Sources: Reuters | Investing.com
TLDR
- Broadcom shares fell 11.5% on Friday, December 15, as part of a broader tech sector selloff
- The stock dropped 11.4% in pre-market trading, aligning with Nasdaq-100 declines of 1.7%
- Broadcom beat earnings expectations with $18 billion in revenue versus $17.5 billion estimated
- Investor concerns centered on premium valuations, profit-taking, and slowing global IT spending trends
- Despite the drop, Broadcom remains up approximately 55% year-to-date for 2025
Broadcom shares took a serious hit on Friday, December 15, dropping 11.5% in what turned out to be a rough day for tech stocks. The semiconductor giant saw an 11.4% decline in pre-market trading before finishing the day deep in the red.
The selloff came as investors questioned whether AI-focused companies had run too far, too fast. Oracle, another major player in the AI space, lost 15% for the week, showing Broadcom wasn’t alone in the pain.
The Nasdaq-100 fell 1.7% on the day, while the S&P 500 dropped 1.1%. This marked the 28th time this year that the S&P 500 has declined by more than 1% in a single session.
Here’s the twist: Broadcom actually beat Wall Street’s expectations. Revenue hit $18 billion, topping analyst estimates of $17.5 billion. Operating profit came in at $11.9 billion, beating the projected $11.4 billion.
So why did the stock get hammered? A few quarters ago, these same numbers might have sent shares soaring by double digits.
Valuation Worries Take Center Stage
Institutional investors started taking profits off the table. Concerns about premium valuations in the tech sector triggered widespread selling across AI-related stocks.
Analysts point to worries about global IT spending trends as a key factor. Companies might be pulling back on technology investments as economic uncertainty grows.
Broadcom’s valuation had climbed to rich levels compared to other tech giants. Even companies like NVIDIA and Google, which dominate the AI space, trade at lower multiples.
The company’s quarterly forecast came in slightly below some investor hopes. While far from disastrous, the guidance wasn’t enough to justify the stock’s elevated price tag in current market conditions.
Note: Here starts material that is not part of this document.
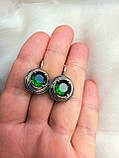 Масивні срібні сережки зелений камінь, фото 7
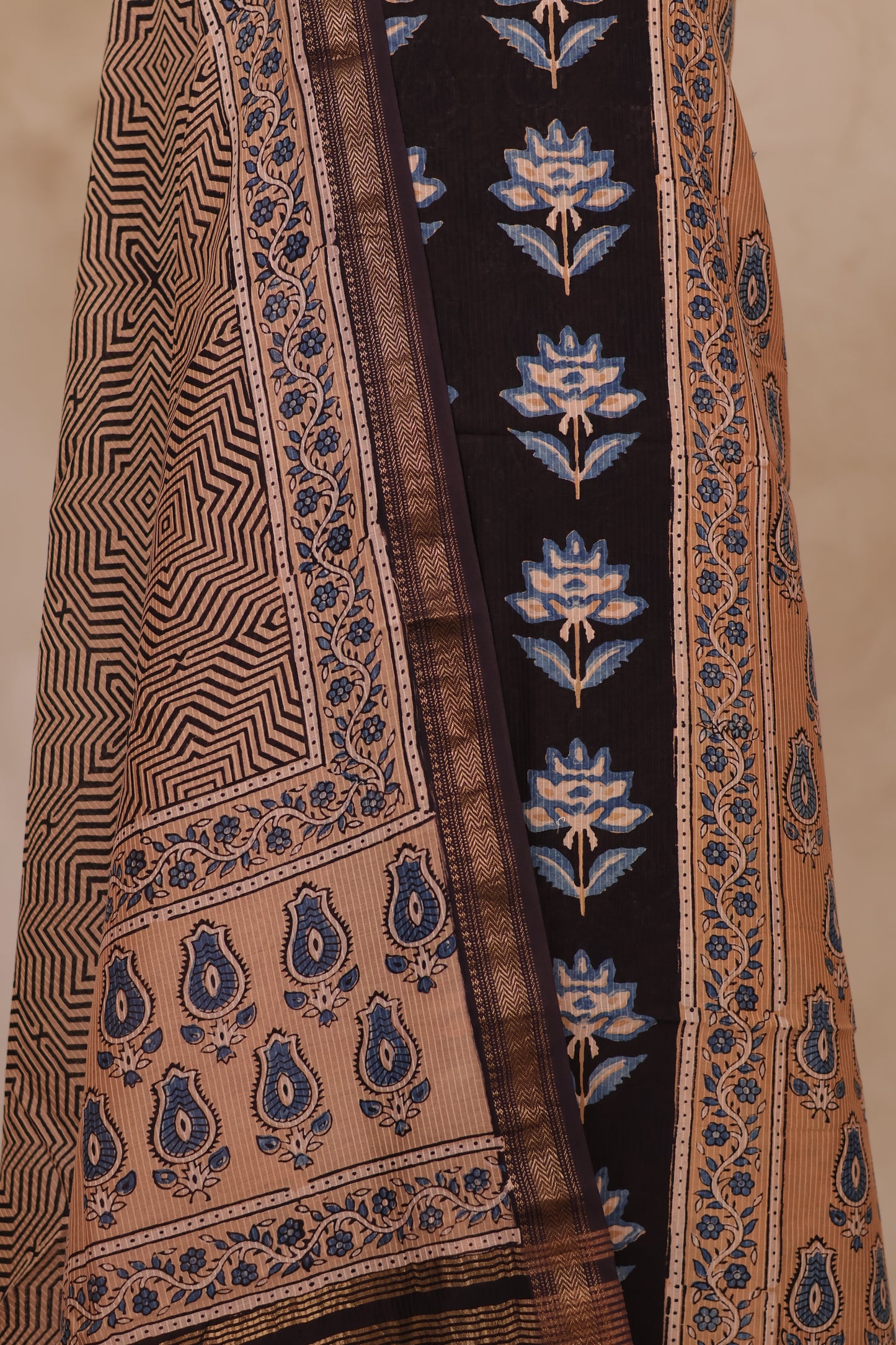 Maheswari Silk Cotton Ajrakh Handblock Printed 2 Piece Suit Set | Looms & Tassels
Risk aversion spread through the market as traders reassessed their AI bets. The excitement that drove tech stocks higher throughout the year started giving way to caution.
Long-Term Picture Remains Strong
Despite Friday’s drop, Broadcom is still up roughly 55% for 2025. The company had doubled in value in both 2023 and 2024, creating a string of impressive gains.
Analysts continue to praise Broadcom’s strong position in enterprise technology. The company maintains solid relationships with major customers and a robust product lineup.
The selloff marks the S&P 500’s 28th decline of more than 1% this year. Historical data shows markets have averaged 29 or more such drops per year since 1928, putting 2025 right in line with typical patterns.
Investor interest in AI stocks hasn’t disappeared entirely. The sector’s longer-term outlook still attracts attention, even as short-term volatility shakes out weak hands.
Broadcom’s operating profit of $11.9 billion exceeded expectations by $500 million. Revenue topped estimates by $500 million as well, showing the business fundamentals remain healthy even as the stock price struggled.